ABSTRACTOCE-0622754 / OCE-0622930 / OCE-0623271With support from this grant, the members of the MedFlux research team at SUNY-Stony Brook, Skidaway Institute of Oceanography, and University of Washington will complete data analysis and informational synthesis their pioneering study of the fate of biogenic particles falling from the oceanic euphotic zone. The central focus of the MedFlux, which began with NSF support four years ago, is to develop a better mechanistic understanding of the "ballast hypothesis," which states that Particulate Organic Carbon (POC) fluxes to the deep ocean and sediments are directly proportional (3-7% OC by weight) to fluxes of "ballast minerals" produced by organisms (opal or carbonate minerals) or introduced into the surface ocean by physical processes. Earlier work (Armstrong et al. 2002; Klaas & Archer 2002) showed that the flux of organic carbon at depth can be predicted extremely well (85-90% explained variance) by ballast flux; the types and amounts of mineral ballast introduced to the surface ocean may therefore be critical determinants and predictors of the ocean's ability to take up and store carbon. To advance these studies, the research team also developed specialized sampling devices and protocols for measuring the two fundamental components of flux: particle concentration C(z) and average sinking velocity w ( z) at depth z. With funding under this grant, the team will be able to evaluate fully both the scientific output of the project as well as the performance of the new particulate sampling technology.This research has a number of broader impacts for for global carbon cycle and environmental change issues. For example, as pH decreases in response to the continued dissolution of anthropogenic carbon dioxide in the ocean, carbonate minerals may dissolve preferentially, affecting both ballasting and the average remineralization depth of POC in the ocean. This situation would necessitate a mechanism-based understanding of POC ballasting in the ocean. Additionally, MedFlux work will continue to foster international collaborations among three U.S. universities and colleagues in Monaco, France, Spain, and Geermany. The project also provides for the support and training of graduate students.

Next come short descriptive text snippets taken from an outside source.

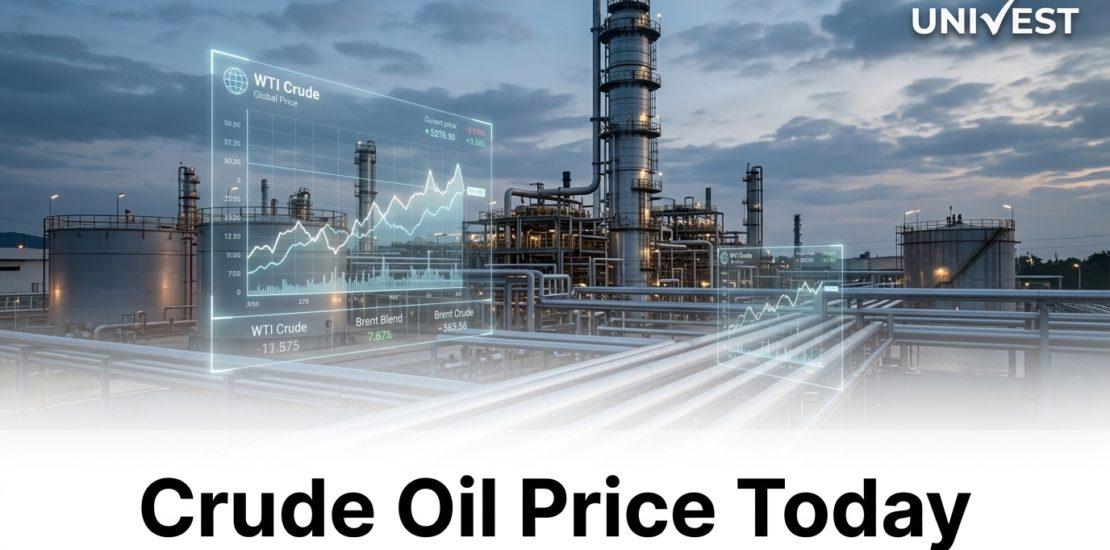 Crude Oil Price Today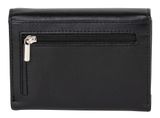 Marc Picard Umbria Wallet with Flap S Black Marc Picard Umbria Wallet with Flap S Black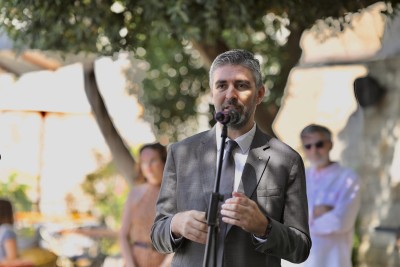 Gradonačelnik Franković na druženju povodom 77. Dubrovačkih ljetnih igara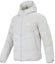 Buy Nike White Winter Puffer Jacket with Plaid Patchwork and Hood. DD6964-072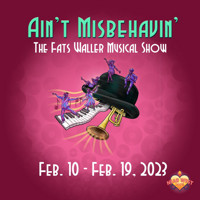 Ain't Misbehavin' - The Fats Waller Musical Show in Cleveland Logo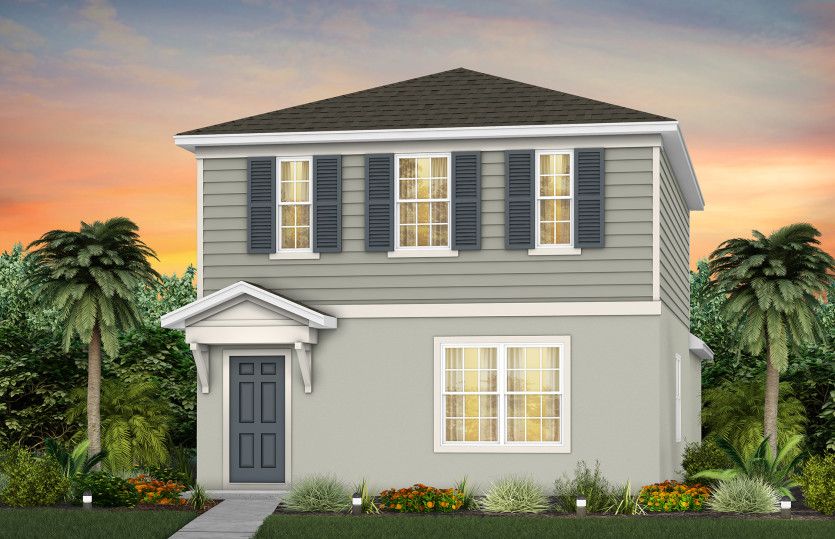 Benton FM1 Elevation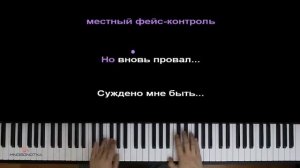 Portal 2 - Я не дефектный (ПЕСНЯ НА РУССКОМ) ● караоке | PIANO_KARAOKE ● ᴴᴰ + НОТЫ & MIDI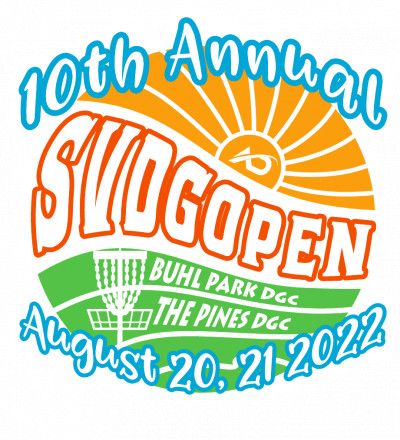 10th Annual Shenango Valley Disc Golf Open - sponsored by Dynamic Discs (GDG $5K/$10K event) logo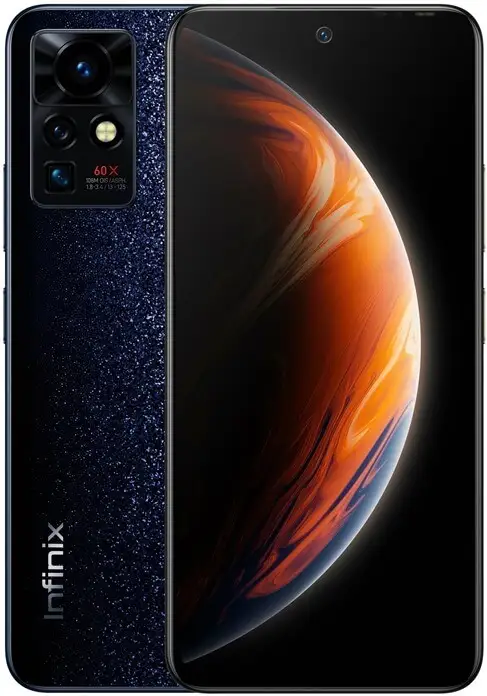 Infinix ZERO X PRO, черная туманность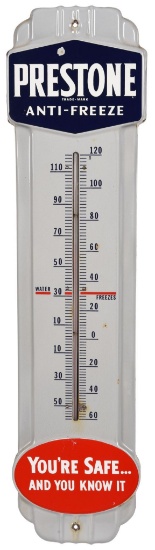 Prestone Anti-freeze "you're Safe And You Know It" Thermometer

ABSTRACTOCE-0622754 / OCE-0622930 / OCE-0623271在这笔赠款的支持下，纽约州立大学石溪分校、斯基德威海洋学研究所和华盛顿大学的 MedFlux 研究团队的成员将完成数据分析和信息综合，这是他们对从海洋真光带落下的生物颗粒命运的开创性研究。 MedFlux 于四年前得到 NSF 的支持，其核心重点是对“压载假说”有更好的机制理解，该假说指出，颗粒有机碳 (POC) 流向深海和沉积物的通量与生物体（蛋白石或碳酸盐矿物）产生的或通过物理过程引入表层海洋的“压载矿物”通量成正比（按重量计 3-7% OC）。早期的工作（Armstrong 等人，2002 年；Klaas 和 Archer，2002 年）表明，通过压载通量可以非常好地预测深度有机碳通量（85-90% 的解释方差）。因此，引入海洋表层的压载矿物的类型和数量可能是海洋吸收和储存碳能力的关键决定因素和预测因素。为了推进这些研究，研究小组还开发了专门的采样设备和协议，用于测量通量的两个基本组成部分：颗粒浓度 C(z) 和深度 z 处的平均下沉速度 w ( z)。 借助这笔拨款的资助，该团队将能够全面评估该项目的科学成果以及新颗粒采样技术的性能。这项研究对全球碳循环和环境变化问题具有许多更广泛的影响。例如，随着人为二氧化碳在海洋中的持续溶解而导致 pH 值降低，碳酸盐矿物可能会优先溶解，从而影响海洋中 POC 的压载和平均再矿化深度。这种情况需要对海洋中的 POC 压载有基于机制的理解。此外，MedFlux 工作将继续促进三所美国大学以及摩纳哥、法国、西班牙和德国同事之间的国际合作。 该项目还为研究生提供支持和培训。